М. М. Пришвин
Дневники
1930
— Народ навозный, всю красоту продадут.
Говорят, что коммунары «Смены» обязуются говорить о ней только хорошее — вот почему о хозяйстве в ней ничего не известно. На этом мотиве можно нанизать рассказ: везде ужас какое безобразие, а что в коммуне будет — не известно.
— Смотри, в окне чуть белеет. В это время гасили электричество, и я должен был обрывать работу. Теперь же я сам зажег себе лампу и сам ее потушу, когда захочется. Так было в прошлом, радость детская об этом чувстве жизни: «я — сам», в будущем это «я сам» в массах на поверхности должно совершенно исчезнуть и проявляться вулканически, извержениями, а вулканами будут гениальные индивидуумы. Значит, будет, как во всем цивилизованном мире.
Сколько тысячелетий в тех же самых берегах бежала вода, привыкала к горушкам и низинам их, уносила с собой воспоминание в море, там испарялась, поднималась наверх, облаками парила, вновь падала и узнавала те же самые берега.
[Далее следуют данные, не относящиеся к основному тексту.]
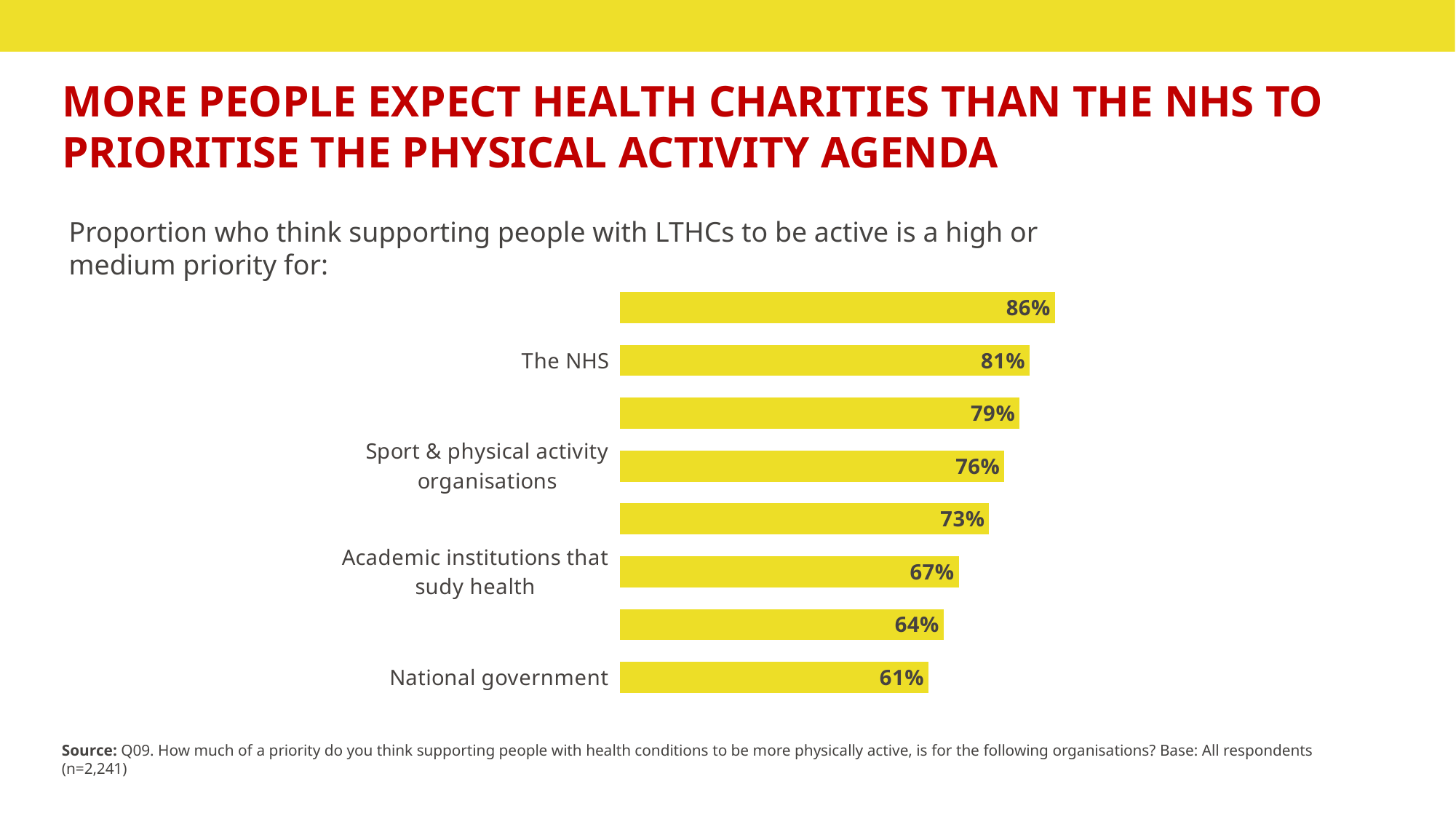
What is the difference between the values for The NHS and National government? 20% What kind of chart is shown on the slide? bar chart Which labelled category has the lowest value? National government What is the value for Academic institutions that sudy health? 67% What is the value for National government? 61% How many bars are plotted on the chart? 8 What is the highest value shown on the chart? 86% Which is larger, the value for The NHS or the value for Sport & physical activity organisations? The NHS What colour are the bars on the chart? yellow What is the value for The NHS? 81% What is the value for Sport & physical activity organisations? 76% What is the difference between the values for Sport & physical activity organisations and Academic institutions that sudy health? 9%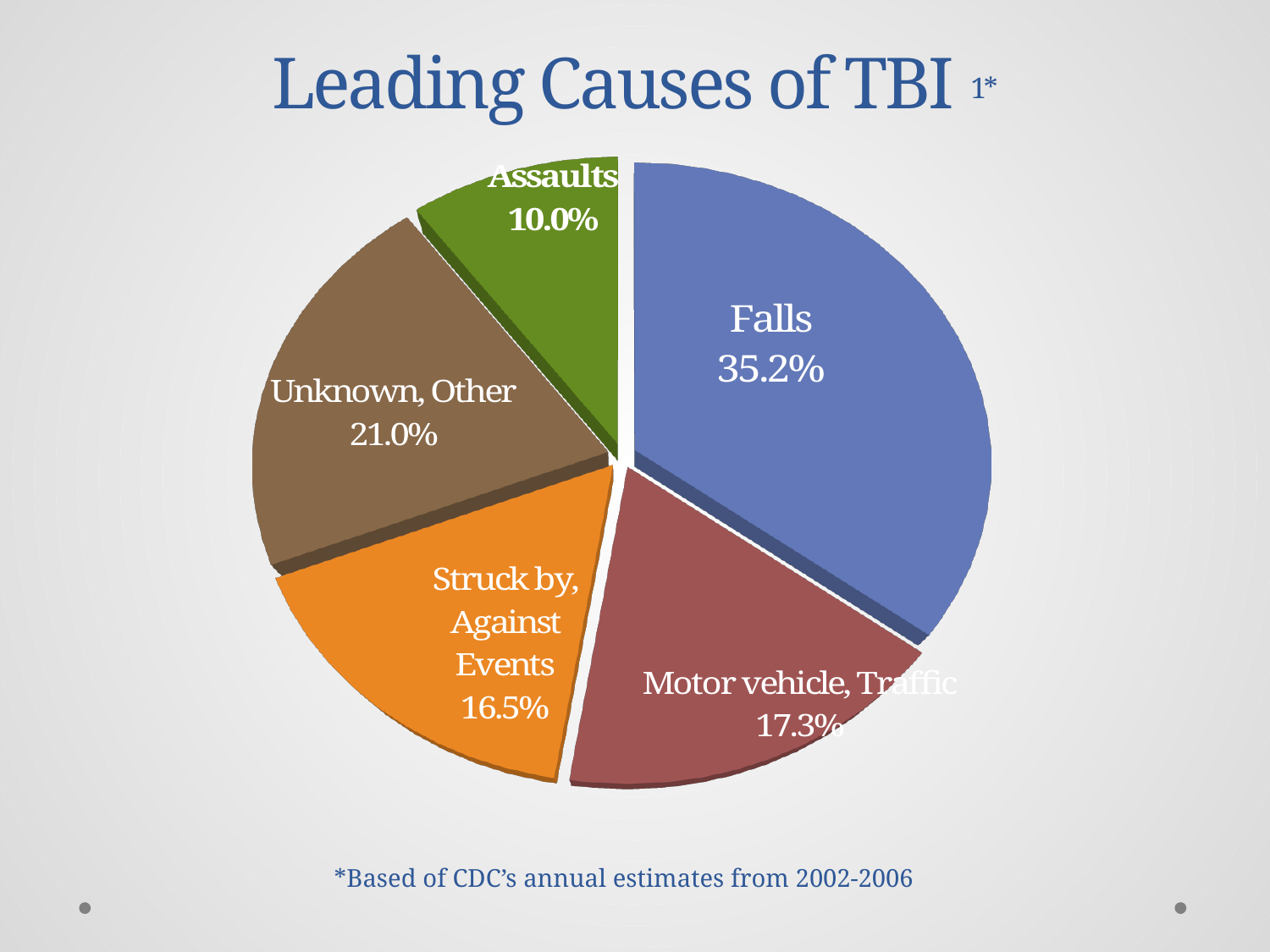
Which cause has the largest share of the pie? Falls What percentage is shown for Assaults? 10.0% What percentage is shown for Unknown, Other? 21.0% What percentage is shown for Motor vehicle, Traffic? 17.3% What type of chart is shown on the slide? pie chart What is the difference in percentage points between Falls and Unknown, Other? 14.2 How many slices does the pie chart have? 5 What percentage is shown for Struck by, Against Events? 16.5% What percentage of TBI cases is attributed to Falls? 35.2% What is the title of the chart? Leading Causes of TBI Which is larger, the share for Unknown, Other or the share for Motor vehicle, Traffic? Unknown, Other Which cause has the smallest share of the pie? Assaults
Наша революция там, в этом мире воды и суши, называется землетрясением: потряслась суша, исчезли косные берега, вода разлилась, бросилась в иное русло. Все, что у нас называется искусством, у них — отражение неба в воде — это все их искусство исчезло, потому что смущенная вода стала мутной. И так долго воде привыкать к новым берегам, размывать их, обтачивать камни, пока не станет это дело своим, привычным, и берега обточенные, устроенные, поросшие деревьями будут своими[1] берегами. Тогда осядут мутные частицы на дно и начнется в воде игра света с небом в отражениях. В нашей человеческой жизни этот свободный бег умной воды с игрой света называется искусством. Я так понимаю… А сейчас у нас теперь половодье с переменой русла. Так мне представляется. Широко, но мелко, а зайцу довольно глубоко, утонуть ему непременно, если только не встретится… факт… Так я понимаю жажду факта в наше время и сам оставляю привычную мне игру света в спокойной воде, беру фотографический аппарат и снимаю. Искусство это? Не знаю, мне бы лишь было похоже на факт, чтобы читатель прочел с живым интересом и сказал: «Да, это факт!»
Продолжается оттепель. Вечером на Красюковке в маленьких домах, засыпанных снегом, везде светились огоньки лампад и праздника. Вдали слышался звон. Я читал «Литфакт» (Страшная зюзюка){4} Трубецким. Хорошо вышло, и потом мы славно назюзюкались.
Старик Трубецкой[2] Владимир Михайлович, бывший городской голова в Москве, родился в 47 году. В 62–63 учился (в Париже) русскому языку у Шевырева. Проф. Шевырев уехал в Париж тогда потому, что гр. Бобринский дал ему пощечину{5} (Бобринский за это был выслан). Трубецкой (16 лет от роду) слушал тронную речь Наполеона III, в ложу его тетки вошел очень красивый вельможа в расшитом мундире с седеющей бородкой, остриженной a la Nap<oleon> III, и тетка с ним холодно разговаривала. Оказалось, это был барон Геккерен (Дантес, убийца Пушкина). Каждый день видел катающегося Наполеона, он сам правил. Верхом был хорош, пешим безобразен: длинное туловище и короткие ноги.
Разговор об отливке колоколов, о способах поднятия, о времени отливки и устройства колокольни, и все врут, хотя тут же над головой стоит дата начала закладки здания при Анне Иоановне в 1741 году[3] и окончания при Екатерине в 1769. «Все врут, никто ничего не помнит теперь верно!» — закончила одна женщина.